▶ _Texto fornecido_
══════════════════════════════

Fernando Graf: Na descrição do filme, as personagens Lauro e Théo reencontram os amigos no presente e também em memórias passadas. Há muitos flashbacks no longa? Até que ponto o passado influencia nas decisões dos dois?
Rodrigo de Oliveira:Há um grande bloco de passado, que apresenta uma festa na casa da Júlia onde estão todos os amigos reunidos, e que representa este grupo no auge de sua sintonia. Outros momentos do passado surgem através da narrativa, mas eles não se apresentam como flashbacks tradicionais. Nós trabalhamos o tempo inteiro com uma ideia de fantasmagoria, de um passado que reaparece não como memória, mas como o fantasma do presente. O passado em “As Horas Vulgares” é o fantasma do presente, e esse presente naturalmente vai ser contaminado por isso, por esse ruído anterior, por esse passado que não está resolvido e que joga sombras sobre o presente. Lauro e Théo lidam o tempo inteiro com isso, com o que eles se tornaram e com aquilo que um dia foram, e por isso mesmo não tem nem muito tempo de projetar um futuro. E eu sinto que eles precisam disso, esse é o combustível que mantém eles funcionando: a ideia de que nunca estarão em paz com o passado.
"O passado em 'As Horas Vulgares' é o fantasma do presente, e esse presente naturalmente vai ser contaminado por isso, por esse ruído anterior, por esse passado que não está resolvido e que joga sombras sobre o presente"
FG: Todo mundo se inspira em alguém, mas também gosta de deixar a própria marca. Qual ou quais as maiores influências cinematográficas para a realização de As Horas Vulgares e qual a peculiriadade/particularidade que o público poderá encontrar nesta primeira obra?
RO: O cineasta francês Phillipe Garrel é a grande influência identificável de “As Horas Vulgares”, porque fez muitos filmes sobre artistas que se encontram nesse impasse entre a vida que querem ter e a vida que o mundo os força a viver, com todas as suas contingências. Há também toda uma geração de cineastas brasileiros dos anos 70 que é muito responsável pelas ideias de cinema que eu defendo e que estão postas no filme, cineastas marginais que também filmaram a crise de uma juventude diante do desaparecimento (cito aí o André Luis de Oliveira com “Meteorango Kid”, o Álvaro Guimarães com “Caveira My Friend”, o Sérgio Bernardes com “Desesperado”, o Maurício Gomes Leite com “Vida Provisória”), e alguns outros com quem nós dividimos uma mesma origem de inquietação com a ideia de ser brasileiro e viver nesse país, Rogério Sganzerla, Andrea Tonacci, o Julio Bressane dos primeiros filmes, o Glauber Rocha dos filmes no exílio. Mas a minha grande influência pessoal na feitura do filme não é de um cineasta, mas de um crítico, o francês Serge Daney. Há um texto dele sobre “Milestones”, um filme do americano Robert Kramer, que eu li muito antes de conseguir ver o filme, e que é fundamental para uma série de questões com que nos debatemos na realização do “Horas”.
Agora, sobre a particularidade do filme, é difícil identificar isso agora, sem saber como “As Horas Vulgares” vai se comportar quando for colocado lado a lado com os filmes da sua geração. O que eu sinto é que ele é um filme bastante singular no panorama do cinema brasileiro contemporâneo, que lida com a ideia de um cinema narrativo, baseado no drama e no arco dramático de personagens, de uma maneira que eu não encontro em outros lugares. Com alguma sorte, isso também vai ressoar entre os espectadores.

══════════════════════════════

▶ _Dados extraídos_
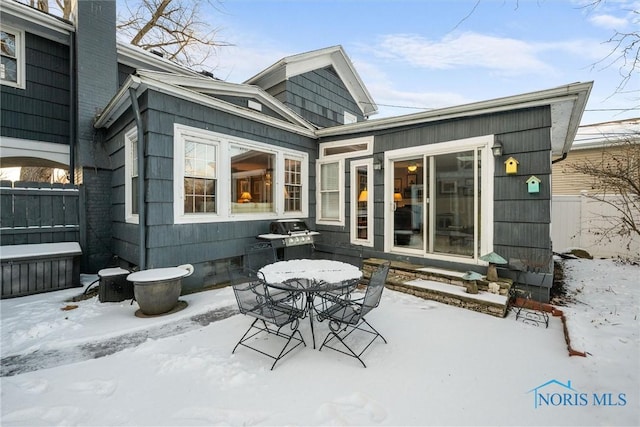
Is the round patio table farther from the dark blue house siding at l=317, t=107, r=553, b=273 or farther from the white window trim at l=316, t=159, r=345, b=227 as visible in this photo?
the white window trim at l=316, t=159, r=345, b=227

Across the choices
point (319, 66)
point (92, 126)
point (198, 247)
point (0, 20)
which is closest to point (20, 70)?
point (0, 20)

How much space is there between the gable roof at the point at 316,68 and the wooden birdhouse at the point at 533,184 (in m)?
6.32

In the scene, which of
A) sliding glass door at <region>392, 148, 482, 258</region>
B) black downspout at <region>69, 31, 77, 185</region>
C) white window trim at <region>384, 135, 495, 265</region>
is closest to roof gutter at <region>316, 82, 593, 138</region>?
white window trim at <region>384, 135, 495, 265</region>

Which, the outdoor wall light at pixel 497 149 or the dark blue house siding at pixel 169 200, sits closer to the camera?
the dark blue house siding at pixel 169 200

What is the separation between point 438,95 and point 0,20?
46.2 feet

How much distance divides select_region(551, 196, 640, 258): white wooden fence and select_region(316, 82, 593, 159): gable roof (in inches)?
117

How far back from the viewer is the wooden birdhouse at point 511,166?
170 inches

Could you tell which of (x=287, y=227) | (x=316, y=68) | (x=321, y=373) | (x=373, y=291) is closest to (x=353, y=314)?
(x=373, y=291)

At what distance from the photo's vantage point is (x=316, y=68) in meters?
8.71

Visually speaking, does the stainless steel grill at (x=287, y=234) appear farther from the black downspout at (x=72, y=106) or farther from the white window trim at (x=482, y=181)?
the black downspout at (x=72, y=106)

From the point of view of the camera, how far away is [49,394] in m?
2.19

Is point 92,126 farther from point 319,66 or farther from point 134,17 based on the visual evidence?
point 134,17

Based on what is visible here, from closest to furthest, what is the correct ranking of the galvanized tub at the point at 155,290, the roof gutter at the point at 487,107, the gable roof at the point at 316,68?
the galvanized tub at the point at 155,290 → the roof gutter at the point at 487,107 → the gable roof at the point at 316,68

══════════════════════════════

▶ _Exercício A_
Responda com base na entrevista sobre "As Horas Vulgares":
(i) Na casa de quem acontece a festa do grande bloco de passado?
(ii) Qual cineasta francês é a grande influência identificável do filme?
(iii) Sobre qual filme de Robert Kramer é o texto de Serge Daney citado?
▶ _Exercício B_
Copie fielmente, dos registros, o trecho que vai da linha que contém "Is point 92,126" até o fim dos registros, incluindo as duas extremidades.

▶ _Resposta do exercício A_
(i) Na casa da Júlia.
(ii) Phillipe Garrel.
(iii) "Milestones".

▶ _Resposta do exercício B_
Is point 92,126 farther from point 319,66 or farther from point 134,17 based on the visual evidence?
point 134,17

Based on what is visible here, from closest to furthest, what is the correct ranking of the galvanized tub at the point at 155,290, the roof gutter at the point at 487,107, the gable roof at the point at 316,68?
the galvanized tub at the point at 155,290 → the roof gutter at the point at 487,107 → the gable roof at the point at 316,68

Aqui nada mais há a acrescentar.